# SHORT TASK
Pull out every line of the items below that contains the string "crop", and copy each one in full.

------------------------------

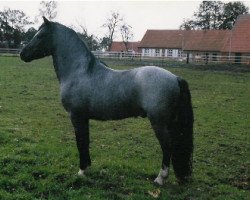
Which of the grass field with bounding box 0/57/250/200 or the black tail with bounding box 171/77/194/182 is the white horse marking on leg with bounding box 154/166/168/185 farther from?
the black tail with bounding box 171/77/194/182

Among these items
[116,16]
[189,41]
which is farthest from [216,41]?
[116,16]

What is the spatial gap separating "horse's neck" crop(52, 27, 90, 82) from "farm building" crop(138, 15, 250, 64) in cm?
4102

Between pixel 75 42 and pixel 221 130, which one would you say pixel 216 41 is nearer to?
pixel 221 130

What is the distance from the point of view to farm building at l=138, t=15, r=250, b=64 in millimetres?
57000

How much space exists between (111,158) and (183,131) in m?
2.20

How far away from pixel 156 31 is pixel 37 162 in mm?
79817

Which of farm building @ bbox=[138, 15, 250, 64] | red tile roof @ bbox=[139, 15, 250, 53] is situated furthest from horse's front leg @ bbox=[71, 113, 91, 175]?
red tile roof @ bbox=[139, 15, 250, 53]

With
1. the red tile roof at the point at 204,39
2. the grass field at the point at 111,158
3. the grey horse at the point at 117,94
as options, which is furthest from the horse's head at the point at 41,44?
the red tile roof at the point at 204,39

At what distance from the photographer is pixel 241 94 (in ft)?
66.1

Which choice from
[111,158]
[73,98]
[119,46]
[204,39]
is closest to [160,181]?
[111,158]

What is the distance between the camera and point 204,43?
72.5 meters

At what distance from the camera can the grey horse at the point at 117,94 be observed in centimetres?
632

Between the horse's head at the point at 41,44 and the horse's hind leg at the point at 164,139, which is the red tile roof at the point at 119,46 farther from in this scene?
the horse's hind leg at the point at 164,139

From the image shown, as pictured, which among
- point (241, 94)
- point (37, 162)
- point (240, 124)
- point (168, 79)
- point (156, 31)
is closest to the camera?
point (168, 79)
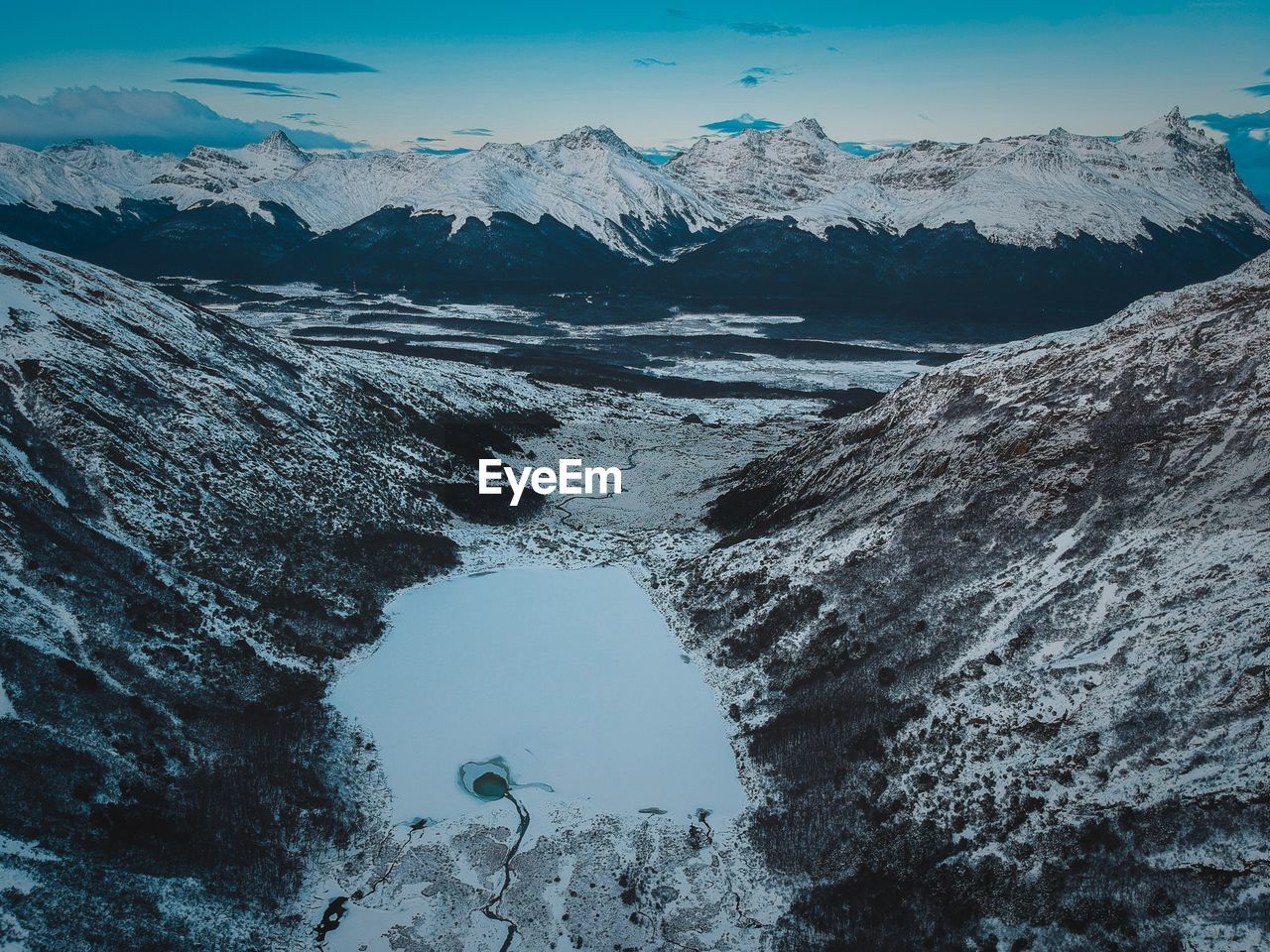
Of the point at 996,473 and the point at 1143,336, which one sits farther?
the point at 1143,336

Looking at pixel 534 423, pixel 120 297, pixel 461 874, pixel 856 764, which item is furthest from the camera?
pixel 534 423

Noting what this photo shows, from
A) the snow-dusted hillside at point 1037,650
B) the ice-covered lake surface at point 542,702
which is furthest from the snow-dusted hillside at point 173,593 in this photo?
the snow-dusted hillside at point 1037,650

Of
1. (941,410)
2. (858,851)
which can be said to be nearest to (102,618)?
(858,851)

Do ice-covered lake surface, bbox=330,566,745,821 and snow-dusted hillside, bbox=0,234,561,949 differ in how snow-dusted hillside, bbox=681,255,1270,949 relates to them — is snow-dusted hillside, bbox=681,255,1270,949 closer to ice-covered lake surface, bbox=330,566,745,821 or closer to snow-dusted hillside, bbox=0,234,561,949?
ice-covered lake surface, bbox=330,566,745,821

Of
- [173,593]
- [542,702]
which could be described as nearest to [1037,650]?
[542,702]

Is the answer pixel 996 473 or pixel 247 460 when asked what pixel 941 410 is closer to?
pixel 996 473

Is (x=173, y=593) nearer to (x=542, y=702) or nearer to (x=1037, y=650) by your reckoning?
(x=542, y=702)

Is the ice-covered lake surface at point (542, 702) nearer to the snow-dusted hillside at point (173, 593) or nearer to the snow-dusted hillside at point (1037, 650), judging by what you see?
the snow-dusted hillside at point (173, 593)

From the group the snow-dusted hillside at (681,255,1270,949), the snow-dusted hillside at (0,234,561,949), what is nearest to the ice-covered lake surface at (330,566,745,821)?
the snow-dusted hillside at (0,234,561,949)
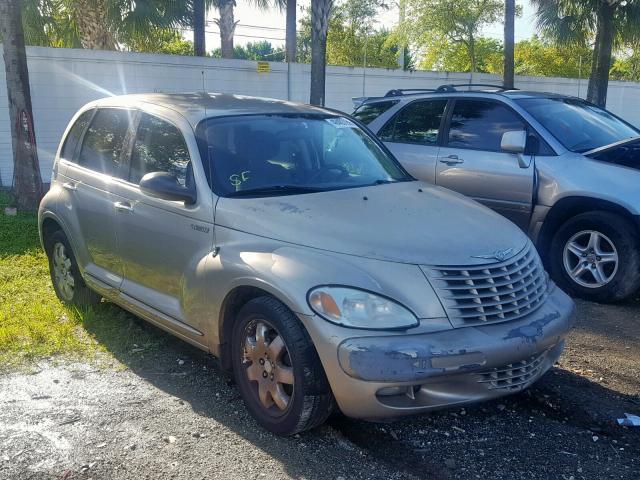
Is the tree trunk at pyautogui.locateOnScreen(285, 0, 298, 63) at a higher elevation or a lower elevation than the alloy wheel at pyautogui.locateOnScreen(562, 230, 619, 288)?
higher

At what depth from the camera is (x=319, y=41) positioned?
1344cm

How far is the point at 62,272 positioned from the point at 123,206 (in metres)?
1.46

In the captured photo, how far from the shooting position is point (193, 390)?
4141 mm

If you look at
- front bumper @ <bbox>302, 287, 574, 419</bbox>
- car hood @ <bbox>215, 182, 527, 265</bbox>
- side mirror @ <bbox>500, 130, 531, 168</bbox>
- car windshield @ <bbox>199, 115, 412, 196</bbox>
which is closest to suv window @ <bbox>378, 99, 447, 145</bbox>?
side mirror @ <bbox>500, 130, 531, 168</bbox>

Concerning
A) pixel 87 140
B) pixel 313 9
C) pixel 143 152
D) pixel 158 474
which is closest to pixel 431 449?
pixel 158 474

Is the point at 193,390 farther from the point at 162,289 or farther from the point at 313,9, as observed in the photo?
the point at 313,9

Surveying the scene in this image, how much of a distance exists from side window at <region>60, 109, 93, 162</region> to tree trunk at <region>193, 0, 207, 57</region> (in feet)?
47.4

------------------------------

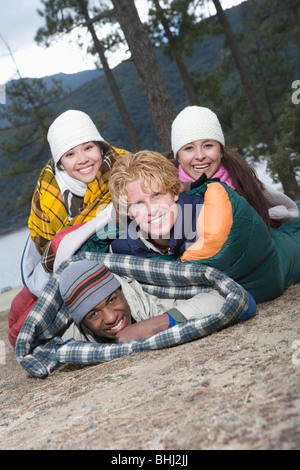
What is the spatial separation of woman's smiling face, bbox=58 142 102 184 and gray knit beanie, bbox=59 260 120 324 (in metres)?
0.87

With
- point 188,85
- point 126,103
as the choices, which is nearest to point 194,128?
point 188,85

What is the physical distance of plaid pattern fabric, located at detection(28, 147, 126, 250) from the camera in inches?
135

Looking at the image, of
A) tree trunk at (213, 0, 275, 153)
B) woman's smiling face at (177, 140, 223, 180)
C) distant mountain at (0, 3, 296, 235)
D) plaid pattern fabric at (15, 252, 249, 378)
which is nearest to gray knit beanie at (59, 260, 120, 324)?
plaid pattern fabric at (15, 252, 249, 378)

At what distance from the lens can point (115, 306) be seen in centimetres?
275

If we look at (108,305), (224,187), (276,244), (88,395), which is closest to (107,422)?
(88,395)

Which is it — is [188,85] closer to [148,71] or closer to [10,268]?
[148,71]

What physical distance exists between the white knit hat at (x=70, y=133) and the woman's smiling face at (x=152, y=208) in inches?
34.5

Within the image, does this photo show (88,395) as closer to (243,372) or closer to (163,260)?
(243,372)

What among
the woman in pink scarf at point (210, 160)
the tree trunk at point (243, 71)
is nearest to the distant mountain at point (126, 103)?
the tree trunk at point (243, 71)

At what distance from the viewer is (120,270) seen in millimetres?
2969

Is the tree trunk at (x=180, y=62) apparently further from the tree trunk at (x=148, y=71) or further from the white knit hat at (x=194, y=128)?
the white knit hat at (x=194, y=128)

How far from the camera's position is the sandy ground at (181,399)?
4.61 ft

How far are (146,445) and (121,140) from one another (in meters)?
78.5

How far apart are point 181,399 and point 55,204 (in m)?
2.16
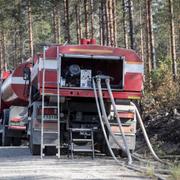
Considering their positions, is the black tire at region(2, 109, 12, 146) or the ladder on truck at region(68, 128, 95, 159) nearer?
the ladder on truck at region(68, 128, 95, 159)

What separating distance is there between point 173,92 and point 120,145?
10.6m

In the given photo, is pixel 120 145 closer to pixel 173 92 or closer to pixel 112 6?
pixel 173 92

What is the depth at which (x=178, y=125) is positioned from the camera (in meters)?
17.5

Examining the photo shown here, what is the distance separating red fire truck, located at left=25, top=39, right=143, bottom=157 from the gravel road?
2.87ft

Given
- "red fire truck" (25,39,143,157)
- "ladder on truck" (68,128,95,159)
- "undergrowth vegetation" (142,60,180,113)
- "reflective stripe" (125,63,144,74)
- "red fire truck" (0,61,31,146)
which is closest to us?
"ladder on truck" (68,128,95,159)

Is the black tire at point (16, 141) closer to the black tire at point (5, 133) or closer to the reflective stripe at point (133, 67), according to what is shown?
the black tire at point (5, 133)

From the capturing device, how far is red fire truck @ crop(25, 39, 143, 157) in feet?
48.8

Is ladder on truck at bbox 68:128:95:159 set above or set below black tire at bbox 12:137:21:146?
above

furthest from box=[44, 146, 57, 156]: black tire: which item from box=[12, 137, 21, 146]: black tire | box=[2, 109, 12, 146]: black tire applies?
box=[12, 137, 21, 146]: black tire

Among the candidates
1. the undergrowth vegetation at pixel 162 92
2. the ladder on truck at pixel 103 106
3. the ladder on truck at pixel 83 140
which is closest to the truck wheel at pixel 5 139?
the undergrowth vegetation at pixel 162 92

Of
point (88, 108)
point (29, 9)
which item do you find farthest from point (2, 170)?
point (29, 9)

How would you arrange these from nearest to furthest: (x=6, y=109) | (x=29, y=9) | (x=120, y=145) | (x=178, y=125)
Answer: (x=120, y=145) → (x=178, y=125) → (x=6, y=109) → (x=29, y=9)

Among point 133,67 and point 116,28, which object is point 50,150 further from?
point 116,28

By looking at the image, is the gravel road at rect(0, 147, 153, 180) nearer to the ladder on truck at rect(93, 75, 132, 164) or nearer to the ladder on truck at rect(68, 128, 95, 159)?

------------------------------

# TASK RESULT
What is the spatial gap separating "horse's neck" crop(52, 27, 90, 82) from "farm building" crop(138, 15, 250, 64) in cm?
From the capturing device, how far is red fire truck @ crop(25, 39, 143, 157) in feet?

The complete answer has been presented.